◆ EXERCISE AIM ◆
Output the part of the listing that begins with the line containing "What is the span" and ends with the last line of the listing as a JSON list of strings, one string per line and no blank lines.

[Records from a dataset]
^^^^^^^^
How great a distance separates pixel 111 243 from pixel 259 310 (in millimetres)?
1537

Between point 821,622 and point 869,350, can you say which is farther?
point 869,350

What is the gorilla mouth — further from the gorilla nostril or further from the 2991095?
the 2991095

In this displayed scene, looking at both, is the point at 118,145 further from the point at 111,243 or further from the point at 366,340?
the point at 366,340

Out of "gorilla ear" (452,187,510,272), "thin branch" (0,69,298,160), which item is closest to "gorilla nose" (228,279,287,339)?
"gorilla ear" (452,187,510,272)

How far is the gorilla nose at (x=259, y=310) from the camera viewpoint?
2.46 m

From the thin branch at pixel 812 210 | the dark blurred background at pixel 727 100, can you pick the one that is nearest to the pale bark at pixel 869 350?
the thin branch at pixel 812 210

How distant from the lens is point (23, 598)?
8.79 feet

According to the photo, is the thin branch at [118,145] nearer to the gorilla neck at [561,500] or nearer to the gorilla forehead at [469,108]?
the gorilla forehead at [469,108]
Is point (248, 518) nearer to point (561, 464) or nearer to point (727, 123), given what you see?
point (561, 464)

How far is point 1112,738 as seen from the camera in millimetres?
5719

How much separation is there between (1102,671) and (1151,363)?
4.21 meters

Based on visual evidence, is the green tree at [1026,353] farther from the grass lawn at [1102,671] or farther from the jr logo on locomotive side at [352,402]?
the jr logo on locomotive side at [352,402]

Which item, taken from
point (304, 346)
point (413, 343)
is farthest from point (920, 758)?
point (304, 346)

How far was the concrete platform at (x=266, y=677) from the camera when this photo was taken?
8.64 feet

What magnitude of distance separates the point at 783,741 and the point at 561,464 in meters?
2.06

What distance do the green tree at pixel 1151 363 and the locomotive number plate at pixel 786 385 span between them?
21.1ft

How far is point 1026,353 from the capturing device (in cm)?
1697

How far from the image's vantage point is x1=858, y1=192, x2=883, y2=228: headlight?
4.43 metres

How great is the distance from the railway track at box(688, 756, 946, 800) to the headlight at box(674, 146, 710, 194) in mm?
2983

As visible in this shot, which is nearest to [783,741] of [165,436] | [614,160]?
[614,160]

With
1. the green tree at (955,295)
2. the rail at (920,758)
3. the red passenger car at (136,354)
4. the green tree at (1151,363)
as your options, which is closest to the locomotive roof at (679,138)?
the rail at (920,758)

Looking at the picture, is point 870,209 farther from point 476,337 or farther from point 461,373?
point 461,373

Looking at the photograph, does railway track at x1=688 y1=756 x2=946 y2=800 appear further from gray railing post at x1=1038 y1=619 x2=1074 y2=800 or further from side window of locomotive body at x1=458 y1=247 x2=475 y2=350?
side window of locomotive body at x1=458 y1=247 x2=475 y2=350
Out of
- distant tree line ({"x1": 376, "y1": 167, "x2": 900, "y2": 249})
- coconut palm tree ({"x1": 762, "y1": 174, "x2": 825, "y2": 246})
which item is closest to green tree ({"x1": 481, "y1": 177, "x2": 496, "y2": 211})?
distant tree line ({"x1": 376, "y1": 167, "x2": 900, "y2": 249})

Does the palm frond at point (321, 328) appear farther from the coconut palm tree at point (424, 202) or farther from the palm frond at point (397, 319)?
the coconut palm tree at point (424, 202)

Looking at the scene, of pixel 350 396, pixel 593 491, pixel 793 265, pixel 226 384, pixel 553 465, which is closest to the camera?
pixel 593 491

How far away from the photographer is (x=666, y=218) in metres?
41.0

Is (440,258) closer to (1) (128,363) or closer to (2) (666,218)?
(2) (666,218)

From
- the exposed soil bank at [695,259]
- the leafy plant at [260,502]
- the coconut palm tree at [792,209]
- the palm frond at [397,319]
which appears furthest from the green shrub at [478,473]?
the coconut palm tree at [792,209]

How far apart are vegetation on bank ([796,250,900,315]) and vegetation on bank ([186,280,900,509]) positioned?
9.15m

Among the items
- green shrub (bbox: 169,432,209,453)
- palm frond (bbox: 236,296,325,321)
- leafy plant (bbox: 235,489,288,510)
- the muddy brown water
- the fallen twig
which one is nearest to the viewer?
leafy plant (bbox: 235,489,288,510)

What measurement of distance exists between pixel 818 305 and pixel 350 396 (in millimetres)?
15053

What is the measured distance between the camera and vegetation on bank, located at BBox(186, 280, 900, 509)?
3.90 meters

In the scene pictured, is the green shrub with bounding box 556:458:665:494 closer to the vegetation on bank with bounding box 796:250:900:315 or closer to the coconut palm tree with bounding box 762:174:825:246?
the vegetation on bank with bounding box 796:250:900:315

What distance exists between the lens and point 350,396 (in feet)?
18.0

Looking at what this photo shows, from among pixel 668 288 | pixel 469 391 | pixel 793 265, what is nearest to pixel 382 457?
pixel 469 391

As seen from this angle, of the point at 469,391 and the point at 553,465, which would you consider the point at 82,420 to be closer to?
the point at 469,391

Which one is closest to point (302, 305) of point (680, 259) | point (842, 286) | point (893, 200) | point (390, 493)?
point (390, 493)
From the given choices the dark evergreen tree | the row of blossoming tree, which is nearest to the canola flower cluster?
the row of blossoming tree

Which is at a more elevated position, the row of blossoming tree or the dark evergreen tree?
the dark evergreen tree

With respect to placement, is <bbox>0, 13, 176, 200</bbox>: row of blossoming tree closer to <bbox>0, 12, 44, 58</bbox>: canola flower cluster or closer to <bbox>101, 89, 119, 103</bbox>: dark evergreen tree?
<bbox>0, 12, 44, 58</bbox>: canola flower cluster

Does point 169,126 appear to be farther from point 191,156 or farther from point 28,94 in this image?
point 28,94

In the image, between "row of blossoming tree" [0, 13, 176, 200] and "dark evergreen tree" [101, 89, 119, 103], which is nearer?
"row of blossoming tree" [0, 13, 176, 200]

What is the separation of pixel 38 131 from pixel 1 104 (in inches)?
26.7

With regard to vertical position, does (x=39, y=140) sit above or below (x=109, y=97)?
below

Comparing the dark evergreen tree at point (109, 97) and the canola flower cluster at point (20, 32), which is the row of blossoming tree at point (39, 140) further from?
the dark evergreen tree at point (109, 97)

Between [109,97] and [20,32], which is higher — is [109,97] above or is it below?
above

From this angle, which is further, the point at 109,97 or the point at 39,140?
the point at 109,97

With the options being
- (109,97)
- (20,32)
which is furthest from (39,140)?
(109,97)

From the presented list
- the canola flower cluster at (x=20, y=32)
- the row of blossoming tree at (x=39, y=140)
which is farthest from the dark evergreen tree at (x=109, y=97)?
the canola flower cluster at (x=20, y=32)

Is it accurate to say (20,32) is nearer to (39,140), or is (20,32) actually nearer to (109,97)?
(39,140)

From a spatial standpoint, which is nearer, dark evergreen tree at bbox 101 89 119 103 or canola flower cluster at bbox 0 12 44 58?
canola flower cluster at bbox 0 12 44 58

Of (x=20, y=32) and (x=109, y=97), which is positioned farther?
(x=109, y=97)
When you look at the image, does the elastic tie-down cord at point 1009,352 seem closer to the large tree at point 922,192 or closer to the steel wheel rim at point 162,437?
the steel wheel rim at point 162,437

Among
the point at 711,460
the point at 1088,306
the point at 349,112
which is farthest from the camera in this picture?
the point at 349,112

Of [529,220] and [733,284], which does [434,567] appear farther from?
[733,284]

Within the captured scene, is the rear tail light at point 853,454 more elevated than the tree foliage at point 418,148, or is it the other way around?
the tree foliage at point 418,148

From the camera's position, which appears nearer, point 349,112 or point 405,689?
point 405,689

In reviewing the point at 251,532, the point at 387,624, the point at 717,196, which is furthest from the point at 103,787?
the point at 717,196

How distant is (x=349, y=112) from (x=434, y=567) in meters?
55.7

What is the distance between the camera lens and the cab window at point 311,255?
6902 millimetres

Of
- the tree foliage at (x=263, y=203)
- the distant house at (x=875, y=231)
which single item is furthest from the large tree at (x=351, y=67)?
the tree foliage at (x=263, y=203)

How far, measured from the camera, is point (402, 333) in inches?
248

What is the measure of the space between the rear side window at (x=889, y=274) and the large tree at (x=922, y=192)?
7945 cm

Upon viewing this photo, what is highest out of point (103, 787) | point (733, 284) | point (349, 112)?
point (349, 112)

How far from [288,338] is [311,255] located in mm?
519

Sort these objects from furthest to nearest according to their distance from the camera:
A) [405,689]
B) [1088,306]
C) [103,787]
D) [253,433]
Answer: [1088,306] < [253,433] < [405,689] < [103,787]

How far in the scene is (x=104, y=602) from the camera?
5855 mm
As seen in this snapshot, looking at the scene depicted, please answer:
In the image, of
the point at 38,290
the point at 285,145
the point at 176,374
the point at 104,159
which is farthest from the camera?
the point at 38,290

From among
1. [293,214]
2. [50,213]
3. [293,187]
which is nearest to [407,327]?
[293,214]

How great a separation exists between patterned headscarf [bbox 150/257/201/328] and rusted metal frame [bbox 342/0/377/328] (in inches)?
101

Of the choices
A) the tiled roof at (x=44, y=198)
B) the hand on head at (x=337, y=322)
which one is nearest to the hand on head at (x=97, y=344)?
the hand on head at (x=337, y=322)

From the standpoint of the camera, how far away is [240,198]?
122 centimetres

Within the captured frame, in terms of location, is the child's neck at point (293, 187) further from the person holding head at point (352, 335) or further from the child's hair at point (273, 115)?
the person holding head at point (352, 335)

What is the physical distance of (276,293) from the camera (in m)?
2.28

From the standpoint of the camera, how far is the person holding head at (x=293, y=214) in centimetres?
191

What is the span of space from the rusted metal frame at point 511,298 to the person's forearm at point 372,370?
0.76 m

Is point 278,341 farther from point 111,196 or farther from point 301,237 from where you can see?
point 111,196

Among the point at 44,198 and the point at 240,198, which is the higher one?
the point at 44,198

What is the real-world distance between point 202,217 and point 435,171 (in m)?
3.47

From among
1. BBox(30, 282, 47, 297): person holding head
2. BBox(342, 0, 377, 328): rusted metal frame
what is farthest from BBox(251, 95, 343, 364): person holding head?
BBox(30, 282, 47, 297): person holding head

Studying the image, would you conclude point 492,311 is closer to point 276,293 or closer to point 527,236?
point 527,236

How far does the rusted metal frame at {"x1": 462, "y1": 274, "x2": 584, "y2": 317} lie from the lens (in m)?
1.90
^^^^^^^^
◆ TASK OUTPUT ◆
[
  "What is the span of space from the rusted metal frame at point 511,298 to the person's forearm at point 372,370?",
  "0.76 m",
  "Is point 278,341 farther from point 111,196 or farther from point 301,237 from where you can see?",
  "point 111,196",
  "Among the point at 44,198 and the point at 240,198, which is the higher one?",
  "the point at 44,198",
  "What is the real-world distance between point 202,217 and point 435,171 (in m)?",
  "3.47",
  "From among",
  "1. BBox(30, 282, 47, 297): person holding head",
  "2. BBox(342, 0, 377, 328): rusted metal frame",
  "what is farthest from BBox(251, 95, 343, 364): person holding head?",
  "BBox(30, 282, 47, 297): person holding head",
  "Studying the image, would you conclude point 492,311 is closer to point 276,293 or closer to point 527,236?",
  "point 527,236",
  "How far does the rusted metal frame at {\"x1\": 462, \"y1\": 274, \"x2\": 584, \"y2\": 317} lie from the lens (in m)?",
  "1.90"
]